3. 3. Mira, ¡oh hombre!, lo que Dios se hizo por ti; reconoce la enseñanza de humildad tan grande de la boca del doctor que aún no habla. En otro tiempo, fuiste tan facundo en el paraíso que impusiste el nombre a todo ser viviente8; sin embargo, por ti yacía en el pesebre, sin hablar, tu creador; sin llamar por su nombre ni siquiera a su madre.
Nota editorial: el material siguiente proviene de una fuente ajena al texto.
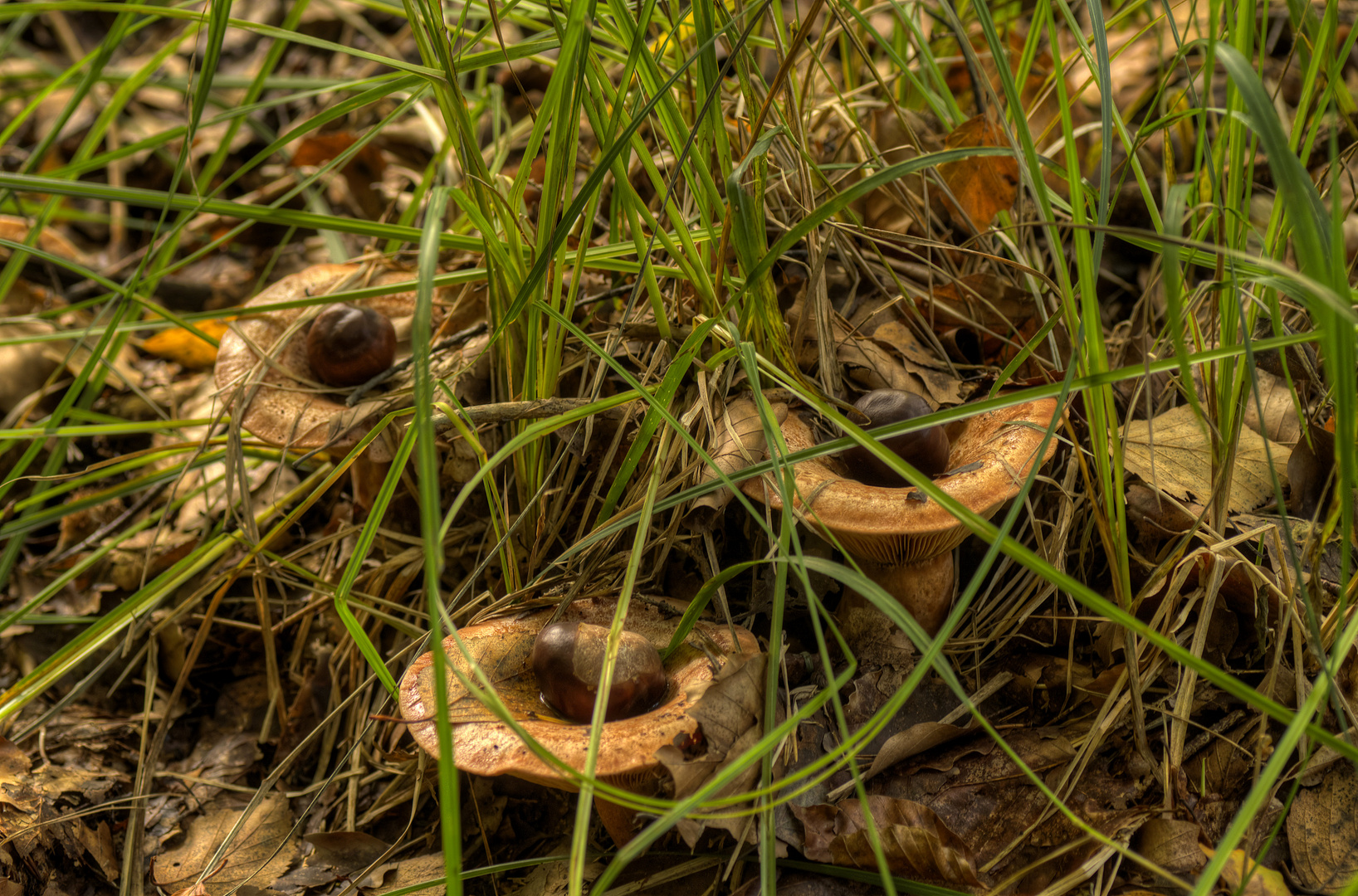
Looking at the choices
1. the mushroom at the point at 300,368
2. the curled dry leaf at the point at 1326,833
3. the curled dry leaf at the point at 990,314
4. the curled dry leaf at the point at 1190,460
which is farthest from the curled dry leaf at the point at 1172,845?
the mushroom at the point at 300,368

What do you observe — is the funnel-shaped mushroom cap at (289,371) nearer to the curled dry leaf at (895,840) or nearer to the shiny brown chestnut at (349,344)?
the shiny brown chestnut at (349,344)

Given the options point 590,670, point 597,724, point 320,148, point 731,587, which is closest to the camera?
point 597,724

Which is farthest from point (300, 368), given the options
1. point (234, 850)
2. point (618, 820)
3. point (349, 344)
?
point (618, 820)

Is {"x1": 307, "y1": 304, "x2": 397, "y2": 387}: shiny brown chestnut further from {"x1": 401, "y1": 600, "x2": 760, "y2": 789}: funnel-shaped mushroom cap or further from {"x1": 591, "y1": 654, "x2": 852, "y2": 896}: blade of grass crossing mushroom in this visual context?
{"x1": 591, "y1": 654, "x2": 852, "y2": 896}: blade of grass crossing mushroom

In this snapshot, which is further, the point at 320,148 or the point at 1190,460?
the point at 320,148

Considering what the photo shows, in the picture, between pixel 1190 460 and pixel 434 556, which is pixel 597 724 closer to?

Tú, descuidando la obediencia, te perdiste en un vastísimo jardín de árboles frutales; Él, por obediencia, vino en condición mortal a un establo estrechísimo para buscar, mediante la muerte, al que estaba muerto. Tú, siendo hombre, quisiste ser Dios para tu perdición9; Él, siendo Dios, quiso ser hombre para hallar lo que estaba perdido. Tanto te oprimió la soberbia humana, que sólo la humildad divina te podía levantar.
4. Celebremos, pues, con gozo el día en que María dio a luz al Salvador; la casada, al autor del matrimonio; la virgen, al príncipe de las vírgenes; la entregada al marido, pero no hecha madre por el marido; ella virgen antes del matrimonio, virgen en el matrimonio, virgen durante el embarazo, virgen cuando amamantaba. En efecto, el hijo todopoderoso de ningún modo quitó, al nacer, la virginidad a su santa madre, elegida por él antes de nacer. Buena es la fecundidad dentro del matrimonio, pero mejor es la virginidad en la vida consagrada. Cristo hombre que, en cuanto Dios -pues es al mismo tiempo Dios y hombre-, podía otorgarle una y otra cosa, nunca daría a su madre el bien que aman los casados si hubiese significado la pérdida de otro mejor, por el que las vírgenes renuncian a ser madres. Por ello, la Iglesia, virgen santa, celebra hoy el parto de la virgen. A ella dice el Apóstol: Os he unido a un único varón para presentaros a Cristo como virgen casta10. ¿De dónde le viene ser virgen casta en tanta gente de uno y otro sexo, no sólo jóvenes y vírgenes, sino también padres y madres casados? ¿De dónde -digo- le viene ser virgen casta sino de la integridad de la fe, la esperanza y la caridad? La virginidad que Cristo iba a infundir en el corazón de su Iglesia, la custodió antes en el cuerpo de María. En el matrimonio humano la mujer se entrega al esposo para que deje de ser virgen; la Iglesia, en cambio, no podría ser virgen si no hubiera sido hijo de una virgen el esposo al que fue entregada.